### SOURCE EXTRACT
◇ ◇ ◇ ◇ ◇
Have you heard about your PCD date?

14 days and counting :thumbup: I can't sleep


----------



## roy335 (Jul 13, 2010)

ufgtrs07 said:


> 14 days and counting :thumbup: I can't sleep


I hear you!! I p/u on 12/23. I'm keeping busy cleaning the garage (both productive and car oriented). On the other hand sleeping more would make time go faster


----------



## ufgtrs07 (Oct 8, 2009)

roy335 said:


> I hear you!! I p/u on 12/23. I'm keeping busy cleaning the garage (both productive and car oriented). On the other hand sleeping more would make time go faster


I've been working on installing a stereo system in my wrangler, so I'm trying to occupy my time, but it's starting to set in. Hopefully the next 11 days will fly by. :thumbup:


----------



## ufgtrs07 (Oct 8, 2009)
◇ ◇ ◇ ◇ ◇
### MATERIAL SHOWN
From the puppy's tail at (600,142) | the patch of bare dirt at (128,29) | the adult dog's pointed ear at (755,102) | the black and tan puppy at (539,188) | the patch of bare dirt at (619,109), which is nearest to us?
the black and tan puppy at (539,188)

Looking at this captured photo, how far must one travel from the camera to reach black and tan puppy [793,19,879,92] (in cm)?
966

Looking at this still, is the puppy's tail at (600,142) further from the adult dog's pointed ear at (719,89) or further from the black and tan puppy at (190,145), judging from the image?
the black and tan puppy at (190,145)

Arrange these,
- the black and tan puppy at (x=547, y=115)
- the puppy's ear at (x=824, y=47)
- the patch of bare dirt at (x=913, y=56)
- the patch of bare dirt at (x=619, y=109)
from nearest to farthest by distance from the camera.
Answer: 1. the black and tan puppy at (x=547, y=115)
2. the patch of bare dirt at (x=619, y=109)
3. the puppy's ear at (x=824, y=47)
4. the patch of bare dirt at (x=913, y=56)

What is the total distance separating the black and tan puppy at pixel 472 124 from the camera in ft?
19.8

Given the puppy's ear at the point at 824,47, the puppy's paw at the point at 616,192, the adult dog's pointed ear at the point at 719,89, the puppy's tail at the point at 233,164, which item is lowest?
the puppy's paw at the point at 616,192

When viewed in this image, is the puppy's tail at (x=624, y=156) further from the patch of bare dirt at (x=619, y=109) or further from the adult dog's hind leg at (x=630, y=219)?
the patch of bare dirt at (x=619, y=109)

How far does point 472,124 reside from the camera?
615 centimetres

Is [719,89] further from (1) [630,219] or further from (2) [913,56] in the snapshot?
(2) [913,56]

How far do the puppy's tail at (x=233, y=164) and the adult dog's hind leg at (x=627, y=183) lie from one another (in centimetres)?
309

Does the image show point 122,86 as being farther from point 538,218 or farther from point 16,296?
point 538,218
◇ ◇ ◇ ◇ ◇
### CHALLENGES
- 1) According to the forum thread, why does roy335 choose cleaning the garage as a way to keep busy while waiting?
- 2) In the forum thread, what is ufgtrs07 installing in the Wrangler?
- 3) Write the next post in the forum thread.

### EXERCISE RESULTS
- 1) He picks it because the job is both productive and car oriented.

- 2) A stereo system.

- 3)
Just signed the paperwork to my M3  !!!!! 5 days to go!


----------



## ufgtrs07 (Oct 8, 2009)

Good morning guys,

It's now 2:09 am Monday morning and I can't sleep. We drove into Greenville Sunday and visited the performance center upon our arrival. The 2-day M school was underway- hearing the M engines sing sent chills through my spine.

As we drove to the entrance, I could make out a convertible top of a car located in the lobby! Could it be? Is this my new friend? Indeed. My new Alpine white M3 convertible is waiting for me, so peaceful yet aggressive in its presentation. As it sleeps next to a Christmas tree tonight, I can only think of the blessings I've received this holiday season!!!!!! 

Stay tuned for pictures and summary! Goodnight


----------



## bkmk5 (Feb 19, 2008)

Theres no 12 hour rule for PCD but there should be! Pics please!


----------



## ufgtrs07 (Oct 8, 2009)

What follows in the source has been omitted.